Dvir Kariv, qui était un agent du Shin Bet à l’époque, a raconté devant les caméras de la Douzième chaîne, vendredi, que les autorités israéliennes n’étaient jamais parvenues à poursuivre Smotrich et ses collaborateurs parce que le Shin Bet se refusait à citer ses sources. Toutefois, il a ajouté que « si le projet [de Smotrich et des siens] s’était réalisé, il aurait entraîné un véritable chaos dans l’État ».
Smotrich pourrait probablement être l’un des politiciens les plus à droite à s’emparer du ministère de la Défense – il ne s’oppose pas seulement à la création d’un État palestinien, comme ça a pu être le cas également de certains de ses prédécesseurs, mais il soutient aussi l’annexion de la Cisjordanie et la dissolution de l’Administration civile, au sein du ministère de la Défense, qui est responsable des politiques en direction des civils sur le territoire. Il est défavorable à l’octroi de l’égalité des droits aux Palestiniens qui vivent en Cisjordanie.
Smotrich s’oppose aussi aux initiatives visant à intégrer un plus grand nombre de femmes dans les unités militaires de combat.
Les analystes ont noté que le président de Yisrael Beytenu, Avigdor Liberman, était aussi considéré comme un partisan de la ligne dure qui avait finalement renoncé à faire appliquer un grand nombre de ses propositions les plus radicales quand il avait pris le poste de ministre de la Défense.

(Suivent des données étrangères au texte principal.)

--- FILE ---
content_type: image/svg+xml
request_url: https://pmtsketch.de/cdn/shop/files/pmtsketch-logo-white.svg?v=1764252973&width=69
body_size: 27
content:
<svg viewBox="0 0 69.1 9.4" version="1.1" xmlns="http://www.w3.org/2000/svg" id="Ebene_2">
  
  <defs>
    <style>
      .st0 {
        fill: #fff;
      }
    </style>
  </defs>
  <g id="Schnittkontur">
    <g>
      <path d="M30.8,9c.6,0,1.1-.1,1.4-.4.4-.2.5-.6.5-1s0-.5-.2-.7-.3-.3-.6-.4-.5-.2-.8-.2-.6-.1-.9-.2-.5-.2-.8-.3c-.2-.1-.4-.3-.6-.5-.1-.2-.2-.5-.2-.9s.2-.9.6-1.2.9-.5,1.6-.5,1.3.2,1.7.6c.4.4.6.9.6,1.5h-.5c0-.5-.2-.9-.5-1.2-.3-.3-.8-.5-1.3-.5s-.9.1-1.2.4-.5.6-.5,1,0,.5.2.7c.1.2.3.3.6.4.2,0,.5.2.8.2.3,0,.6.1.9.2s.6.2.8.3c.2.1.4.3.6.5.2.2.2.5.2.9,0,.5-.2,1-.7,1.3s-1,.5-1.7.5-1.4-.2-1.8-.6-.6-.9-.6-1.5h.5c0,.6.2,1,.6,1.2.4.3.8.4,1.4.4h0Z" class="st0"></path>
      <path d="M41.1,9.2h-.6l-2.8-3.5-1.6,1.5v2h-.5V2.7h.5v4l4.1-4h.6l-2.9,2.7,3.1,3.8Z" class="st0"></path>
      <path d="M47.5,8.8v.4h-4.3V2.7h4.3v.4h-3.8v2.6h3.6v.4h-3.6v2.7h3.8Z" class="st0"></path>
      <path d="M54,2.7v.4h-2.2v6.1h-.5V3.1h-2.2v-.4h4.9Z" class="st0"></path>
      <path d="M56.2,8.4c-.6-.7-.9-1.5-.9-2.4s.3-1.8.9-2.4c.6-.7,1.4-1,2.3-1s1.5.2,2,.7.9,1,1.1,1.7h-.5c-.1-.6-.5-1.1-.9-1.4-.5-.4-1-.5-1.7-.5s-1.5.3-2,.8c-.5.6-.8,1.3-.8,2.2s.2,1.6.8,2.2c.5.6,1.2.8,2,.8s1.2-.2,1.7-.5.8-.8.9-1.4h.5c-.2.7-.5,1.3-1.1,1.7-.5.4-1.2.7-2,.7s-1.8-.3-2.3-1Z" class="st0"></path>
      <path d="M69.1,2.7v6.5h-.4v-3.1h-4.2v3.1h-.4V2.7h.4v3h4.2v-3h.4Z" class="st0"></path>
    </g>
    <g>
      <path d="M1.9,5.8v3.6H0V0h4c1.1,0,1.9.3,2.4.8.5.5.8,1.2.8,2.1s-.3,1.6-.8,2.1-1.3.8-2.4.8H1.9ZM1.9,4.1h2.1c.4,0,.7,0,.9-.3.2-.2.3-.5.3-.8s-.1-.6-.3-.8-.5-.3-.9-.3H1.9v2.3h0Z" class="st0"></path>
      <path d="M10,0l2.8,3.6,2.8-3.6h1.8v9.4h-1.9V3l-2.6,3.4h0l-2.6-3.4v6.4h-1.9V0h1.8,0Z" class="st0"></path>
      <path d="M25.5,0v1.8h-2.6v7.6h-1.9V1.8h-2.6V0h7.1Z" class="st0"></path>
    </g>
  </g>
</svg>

Toutefois, les motivations de Smotrich semblent bien plus fortes que celles de Liberman qui s’aligne davantage dorénavant sur le bloc de partis politiques qui soutiennent une solution à deux États.
Smotrich s’est aussi qualifié « d’homophobe fier de l’être » et il avait organisé une « marche des animaux » pour protester contre la marche des fiertés, à Jérusalem – il a depuis exprimé ses regrets pour avoir adopté de tels positionnements. Il a aussi qualifié le Judaïsme réformé – le Judaïsme pratiqué par la majorité des Juifs américains – de « fausse religion ».
La Douzième chaîne a diffusé, vendredi, un sondage qui a révélé que seulement 8 % des Israéliens désiraient que Smotrich devienne ministre de la Défense, contre 29 % qui ont indiqué préférer que Gallant ou Yossi Cohen soient nommés au poste, les deux hommes arrivant à égalité.
La Douzième chaîne n’a pas précisé le nombre de citoyens interrogés et elle n’a pas fait part de la méthodologie employée ou de sa marge d’erreur.
La chaîne a aussi dit – même si elle n’a pas cité ses sources – que Netanyahu réfléchissait aussi à désigner Deri à la Défense, le chef du Likud considérant que le président du Shas est un homme expérimenté et avisé.
Selon un reportage diffusé par la Treizième chaîne et qui n’a pas cité ses sources, il est toutefois improbable que Smotrich obtienne ce portefeuille et il aurait demandé à être nommé ministre des Finances s’il devait être écarté de la Défense.